Exercise:
List every line in the rows below that contains the word "water", matching case exactly.

A block of data:
+ + + + + + +

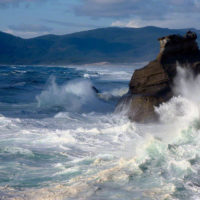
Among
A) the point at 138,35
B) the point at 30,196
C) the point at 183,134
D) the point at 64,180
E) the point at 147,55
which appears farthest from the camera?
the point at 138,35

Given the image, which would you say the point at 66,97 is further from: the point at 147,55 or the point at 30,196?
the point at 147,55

+ + + + + + +

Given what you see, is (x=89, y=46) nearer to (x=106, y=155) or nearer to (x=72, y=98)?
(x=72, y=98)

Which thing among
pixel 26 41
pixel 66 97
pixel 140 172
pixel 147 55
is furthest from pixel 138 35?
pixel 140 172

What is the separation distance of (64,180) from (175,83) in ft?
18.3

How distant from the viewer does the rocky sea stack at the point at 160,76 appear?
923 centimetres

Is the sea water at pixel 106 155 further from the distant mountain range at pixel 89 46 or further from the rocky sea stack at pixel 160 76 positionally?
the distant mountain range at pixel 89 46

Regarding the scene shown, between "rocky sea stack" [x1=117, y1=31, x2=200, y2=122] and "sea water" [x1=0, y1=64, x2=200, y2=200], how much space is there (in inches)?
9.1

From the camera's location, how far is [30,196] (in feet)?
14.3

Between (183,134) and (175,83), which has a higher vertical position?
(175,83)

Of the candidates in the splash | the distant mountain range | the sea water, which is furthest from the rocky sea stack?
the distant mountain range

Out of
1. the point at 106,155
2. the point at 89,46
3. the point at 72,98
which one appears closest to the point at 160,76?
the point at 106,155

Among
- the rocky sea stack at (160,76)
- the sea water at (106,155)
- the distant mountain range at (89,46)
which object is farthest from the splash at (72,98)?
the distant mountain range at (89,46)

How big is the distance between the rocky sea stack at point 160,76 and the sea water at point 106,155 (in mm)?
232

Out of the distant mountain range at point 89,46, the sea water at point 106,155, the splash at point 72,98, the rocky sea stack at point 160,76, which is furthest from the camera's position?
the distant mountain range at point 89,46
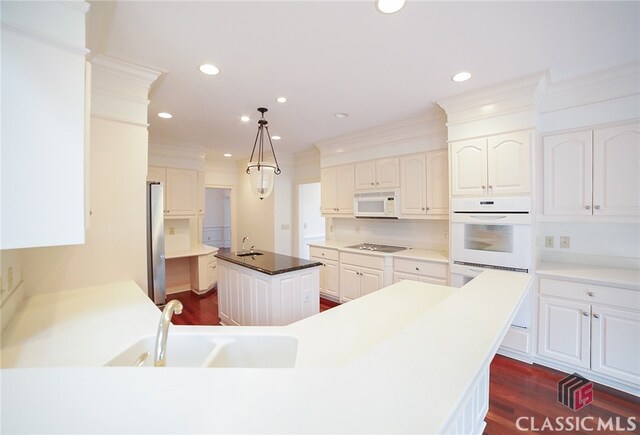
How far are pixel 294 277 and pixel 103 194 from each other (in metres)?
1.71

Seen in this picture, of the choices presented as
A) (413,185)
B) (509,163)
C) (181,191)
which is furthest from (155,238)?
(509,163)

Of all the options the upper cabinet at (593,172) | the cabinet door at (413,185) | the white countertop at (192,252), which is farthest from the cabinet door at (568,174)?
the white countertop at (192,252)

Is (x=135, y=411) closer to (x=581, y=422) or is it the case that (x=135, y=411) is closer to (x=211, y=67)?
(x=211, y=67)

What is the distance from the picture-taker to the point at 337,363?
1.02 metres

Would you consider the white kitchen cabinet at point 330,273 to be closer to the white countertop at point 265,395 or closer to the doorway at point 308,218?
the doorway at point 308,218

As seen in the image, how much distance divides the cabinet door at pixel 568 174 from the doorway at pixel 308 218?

+ + + + + + +

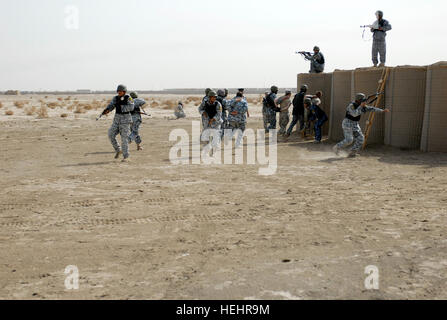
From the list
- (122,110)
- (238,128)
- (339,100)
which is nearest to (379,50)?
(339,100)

+ + + + + + +

Completed exercise:
Is the sea water at pixel 106 155 further from the distant mountain range at pixel 89 46 or further from the rocky sea stack at pixel 160 76 positionally?
Regarding the scene shown, between "rocky sea stack" [x1=117, y1=31, x2=200, y2=122] and "sea water" [x1=0, y1=64, x2=200, y2=200], how much space is there (in inches)?
Of the candidates in the splash | the distant mountain range | the sea water, which is furthest from the rocky sea stack?
- the sea water at (106,155)
How big is the distance between the rocky sea stack at point 160,76 and the sea water at point 106,155 (in mm)?
Out of the distant mountain range at point 89,46, the sea water at point 106,155, the splash at point 72,98, the rocky sea stack at point 160,76, which is furthest from the camera's position?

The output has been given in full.